You could say the same for her artistry. Even in her selection of this composer’s work: Weill, an exile artist whose sound exemplified Weimar Berlin before helping to shape Broadway’s golden age, was split between two countries. And Bullock, an American, has also built a life, and family, abroad in Germany.

Those dichotomies — old world and new, traditional classical music and pop — were teased out into an entire program at the Armory, where Bullock was joined by the game pianist John Arida. On the one hand, the evening was quintessentially her, in vocal character and preoccupations with historical and musical connections. It was also persuasive on its own, communicating swaths of feeling and meaning across two centuries of not art songs per se, but artful songs, making a case for the shared DNA of lieder, blues, the avant-garde, Broadway, radio hits and spirituals.

The Board of Officers Room at the Armory, one of the most intimate and ideal spaces for vocal recitals, is also particularly well-suited to Bullock’s specific sound. Her range is vast, with a bright, expansive top and a rich, smoky bottom. At its fullest, her instrument can engulf an auditorium, but she keeps those moments in reserve; her performances are not defined by their size.

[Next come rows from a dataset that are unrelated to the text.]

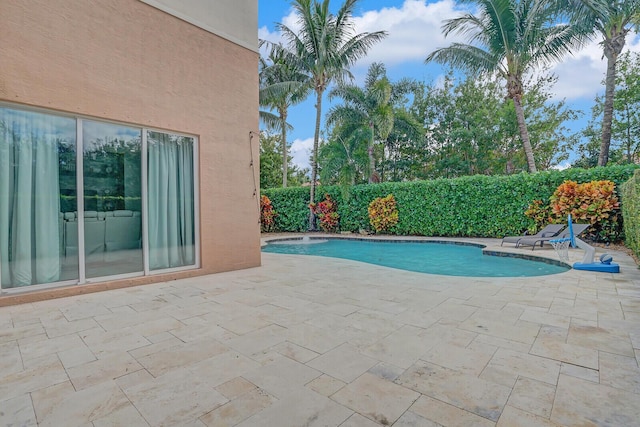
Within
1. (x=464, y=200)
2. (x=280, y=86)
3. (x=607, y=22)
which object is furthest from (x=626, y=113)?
(x=280, y=86)

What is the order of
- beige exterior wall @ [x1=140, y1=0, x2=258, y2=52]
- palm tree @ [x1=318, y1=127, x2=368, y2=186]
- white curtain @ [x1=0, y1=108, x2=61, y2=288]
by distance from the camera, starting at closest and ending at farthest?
1. white curtain @ [x1=0, y1=108, x2=61, y2=288]
2. beige exterior wall @ [x1=140, y1=0, x2=258, y2=52]
3. palm tree @ [x1=318, y1=127, x2=368, y2=186]

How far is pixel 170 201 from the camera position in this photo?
5.89 meters

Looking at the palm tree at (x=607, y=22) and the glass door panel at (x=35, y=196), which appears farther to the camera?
the palm tree at (x=607, y=22)

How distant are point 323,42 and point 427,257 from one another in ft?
35.1

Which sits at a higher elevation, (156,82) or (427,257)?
(156,82)

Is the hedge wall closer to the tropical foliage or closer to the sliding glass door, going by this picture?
the sliding glass door

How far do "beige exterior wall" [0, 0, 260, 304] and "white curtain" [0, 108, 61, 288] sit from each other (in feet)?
1.27

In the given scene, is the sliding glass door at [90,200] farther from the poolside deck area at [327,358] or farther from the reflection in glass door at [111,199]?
the poolside deck area at [327,358]

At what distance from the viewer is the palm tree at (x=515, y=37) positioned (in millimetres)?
11789

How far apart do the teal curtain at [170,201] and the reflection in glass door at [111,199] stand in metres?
0.22

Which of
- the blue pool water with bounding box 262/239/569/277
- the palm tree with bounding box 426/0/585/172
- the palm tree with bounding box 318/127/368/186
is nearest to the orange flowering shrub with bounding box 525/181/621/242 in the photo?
the palm tree with bounding box 426/0/585/172

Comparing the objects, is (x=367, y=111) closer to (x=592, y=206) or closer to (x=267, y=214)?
(x=267, y=214)

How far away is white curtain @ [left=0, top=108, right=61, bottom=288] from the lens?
435 cm

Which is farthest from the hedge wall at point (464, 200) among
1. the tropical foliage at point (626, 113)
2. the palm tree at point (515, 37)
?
the tropical foliage at point (626, 113)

Up close in a concert like Monday’s, you can get a moving sense of her sensitivity and insightful interpretations: the way she luxuriated in melody and emotion in Hugo Wolf’s “Bedeckt mich mit Blumen”; seemed to consider text anew while reciting it in Schubert’s “Rastlose Liebe”; took on different characters with a raconteur’s charm in Weill’s “The Princess of Pure Delight”; and transitioned from the lyricism of Rossini to the tongue-twisting, rustic extended technique of Luciano Berio’s “Ballo.”

In John Cage’s wordless Duet from “She Is Asleep,” Bullock nevertheless conveyed something like the journey of a Schubert song set to Goethe using only a primal vocalise against Arida’s prepared piano. Later, in Nina Simone and Weldon Irvine’s “Revolution,” she was unaccompanied, delivering anthemic force with absolute focus — immediately after the sweetness of Billie Holiday and Sonny White’s hopeful “Our Love Is Different.”

All of this contains the making of a brilliant artist. But what separates, and elevates, Bullock is how her personality comes across. As her recital unfolded on Monday, you could trace her thinking about music, politics, history and herself. At no point, however, did the evening slide into the polemical, in part because of her sincerity.

It’s there in musical choices, but also in the banter between songs and passionate arguments for, say, the poetic genius of Connie Converse. In the honesty of making a mistake and restarting, explaining she had been up since 4:30 a.m. with a 10-month-old child. And in saying “my feet hurt” before introducing her encore, Schubert’s “Seligkeit” as a bookend for the program’s opener of his “Suleika I.”

That’s why you truly listen as she describes how the text for “Suleika I” was originally attributed to Goethe when it was in fact by Marianne von Willemer, or how Pat Castleton gets a Library of Congress credit for “Driftin’ Tide” but is virtually absent elsewhere in the historical record, and how this is representativre of women being repeatedly undercredited in music.

You might feel motivated, even empowered, to follow Bullock’s encouragement to “look up some of these names.” With her as their musical shepherd, it would be hard not to.

Julia Bullock and John Arida

This program repeats on Wednesday at the Park Avenue Armory, Manhattan; armoryonpark.org.